The Ministry of Public Health (MoPH) recently organised a workshop for health service providers participating in the Asthma Friendly Schools Programme for academic 2023-2024, covering all public schools in Qatar.
About 400 health cadres participated in the workshop, through which the programme had been introduced, including its application and follow-up mechanism, and lessons learned from the previous experiences.
Vital topics such as asthma pathogens, symptoms, identification of its triggers, avoiding it inside schools, methods of using spirometry device and asthma medications to properly train the students with asthma in schools, as well as introducing asthma, prevention and ways to deal with it in school campuses, were discussed.
Head of the Asthma Friendly Schools Programme, Dr Maya al-Sheiba, said: "The MoPH is collaborating with the Hamad Medical Corp (HMC), Primary Health Care Corp (PHCC), Sidra Medicine and all partners to improve the quality of life for students with asthma in schools, to ensure that they have a similar educational experience to their healthy peers, reduce absenteeism among asthma patients, and improve their academic performance in co-ordination with the Ministry of Education and Higher Education."
She said that the programme represents a unique educational experience that began to be implemented 10 years ago and aims to allow students with asthma to make the most of the available medical capabilities and live in a natural supportive social environment that helps develop their skills and improve their quality of life.
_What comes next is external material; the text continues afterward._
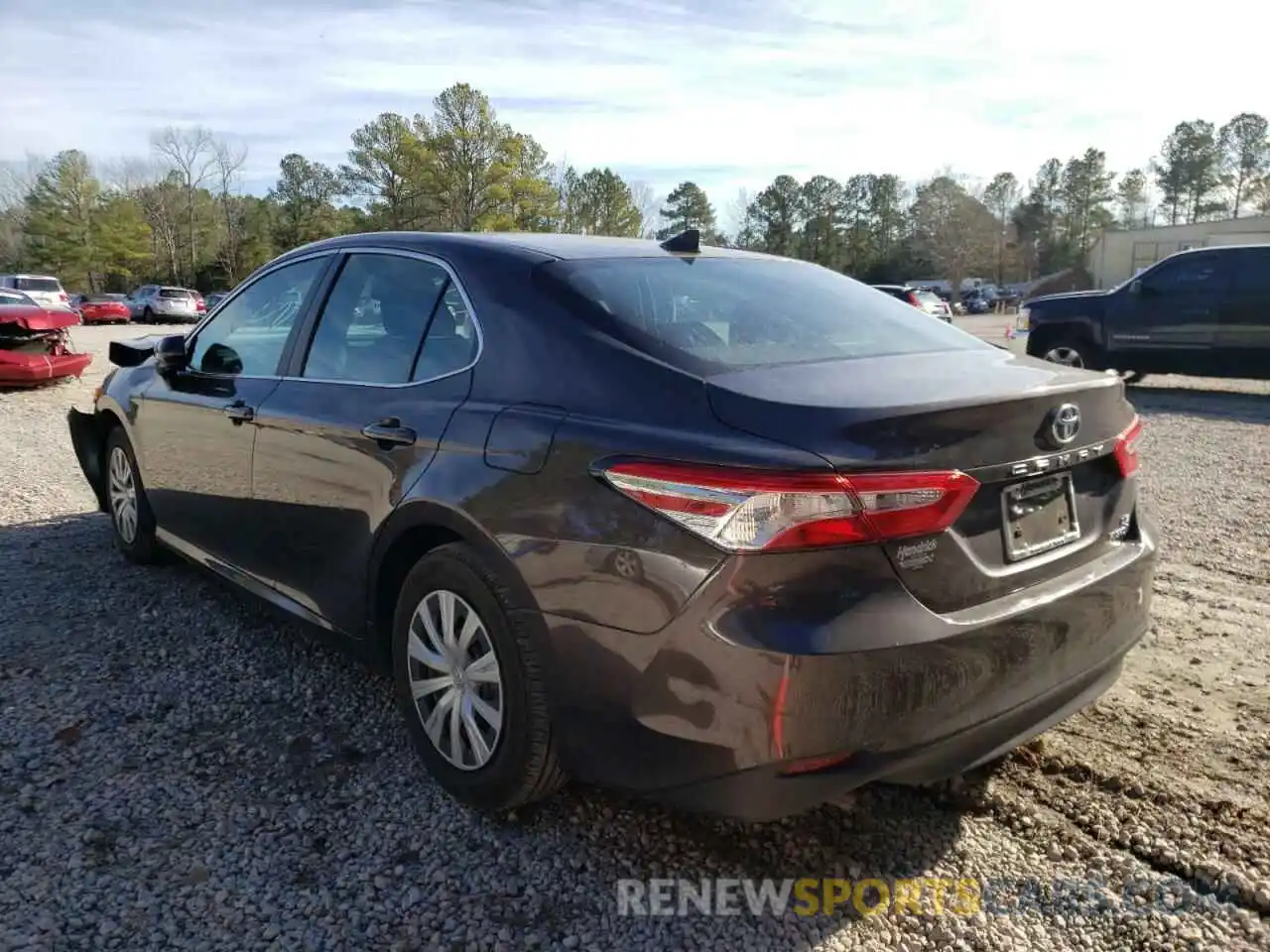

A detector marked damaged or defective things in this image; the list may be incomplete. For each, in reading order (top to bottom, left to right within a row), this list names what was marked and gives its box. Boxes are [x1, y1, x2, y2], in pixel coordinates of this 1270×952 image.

red damaged car [0, 294, 91, 391]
School Health Nursing Supervisor in the PHCC Operations Department, Dr Musab Mohamed Ahmed Fadl, praised its extended partnership with the Asthma Friendly Schools Programme, saying that school health nurses are considered the backbone in implementing this programme in schools, providing nursing services to students with asthma as per the highest standards of professional practice.
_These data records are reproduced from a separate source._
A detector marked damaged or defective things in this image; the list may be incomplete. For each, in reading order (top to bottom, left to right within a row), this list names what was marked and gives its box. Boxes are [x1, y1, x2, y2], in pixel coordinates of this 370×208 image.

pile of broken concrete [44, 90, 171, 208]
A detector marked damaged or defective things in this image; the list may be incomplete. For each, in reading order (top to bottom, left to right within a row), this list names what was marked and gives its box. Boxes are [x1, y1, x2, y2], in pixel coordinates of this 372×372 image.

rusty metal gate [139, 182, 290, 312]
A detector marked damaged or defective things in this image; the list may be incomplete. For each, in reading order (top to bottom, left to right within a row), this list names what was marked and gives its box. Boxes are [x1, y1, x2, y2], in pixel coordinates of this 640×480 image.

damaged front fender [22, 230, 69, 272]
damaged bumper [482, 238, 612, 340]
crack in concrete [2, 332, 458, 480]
Senior Consultant in Paediatrics Allergy and Immunology at Sidra Medicine, Dr Mahdi al-Adly, said that the programme revolves around understanding the disorder, its dimensions and how to manage it by identifying and documenting cases of students with asthma in the participating schools, providing quick access to medication, as well as establishing a mechanism to treat worsening asthma cases at school level, and identifying and reducing exposure to asthma irritants within the school environment.
He noted that students with asthma are trained by school nurses on how to use medication and peak flow meter of the air that comes out of the lung in a proper way.
MoPH specialist doctor Amani al-Khatim said that previously the programme was only implemented in primary schools, where more than a thousand students with asthma were trained on how to use the medication and the peak flow meter correctly, in addition to how to deal with irritants in their homes and schools.
She noted that the programme helped raise the awareness of more than 50,000 students about the basics of asthma, its causes, and symptoms, as well as identifying and avoiding its irritants within the school, in addition to identifying asthma attacks and how to deal with them at school.